Early this month, the Police uncovered a baby factory in Adigbe community in Abeokuta, the capital of Ogun State, Western Nigeria. According to media reports, three pregnant girls were rescued from the baby factory located at SOAS Estate. Items recovered from the house included cowries, a calabash containing black soap and white garments. The female operator of the baby factory has since been apprehended. The Abeokuta incident occurred less than two weeks after eight pregnant women were rescued from a baby factory in Ifo Local Government Area of the same state. About three months before the two Ogun State incidents, precisely in January 2014, the Ondo State Command of the Nigeria Immigration Service discovered a baby factory owned by a herbal clinic owner in Ilu-Titun, a village in Okitipupa Local Government Area of Ondo State. No fewer than 21 persons, including 11 women at various stages of pregnancy and eight men cohabiting to make babies for the baby factory owner, were arrested from the building belonging to the baby factory owner. The NIS
authorities alleged that the baby factory owner had a branch in Ore, Odigbo Local Government Area of the state. The menace of use of babies for ritual purposes had occurred in Ekiti State on November 18, 2013, when armed bandits suspected to be ritualists invaded a government hospital in Ado Ekiti, the state capital, demanding newborn babies from hospital officials on duty.

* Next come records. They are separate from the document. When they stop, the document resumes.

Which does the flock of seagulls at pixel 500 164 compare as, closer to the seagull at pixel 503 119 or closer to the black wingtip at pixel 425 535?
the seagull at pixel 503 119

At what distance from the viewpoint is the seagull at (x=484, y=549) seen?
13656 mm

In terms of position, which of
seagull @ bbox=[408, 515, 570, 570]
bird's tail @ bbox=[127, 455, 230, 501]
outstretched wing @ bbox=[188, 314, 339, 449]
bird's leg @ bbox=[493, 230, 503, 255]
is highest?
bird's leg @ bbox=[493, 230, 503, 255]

Reports say the hospital staff cleverly resisted the bandits but not without sustaining some injuries. While Lagos State Police Command has debunked the existence of baby factory in the state, there have been pockets of arrests of suspects engaging in sale and procurement of babies in the state. The above accounts are evidences that breeding and sale of babies as means of powering notorious crimes of prostitution, human trafficking, rituals and illegal adoption – crimes that were never heard of in the region – are sadly, gradually creeping into the South-west.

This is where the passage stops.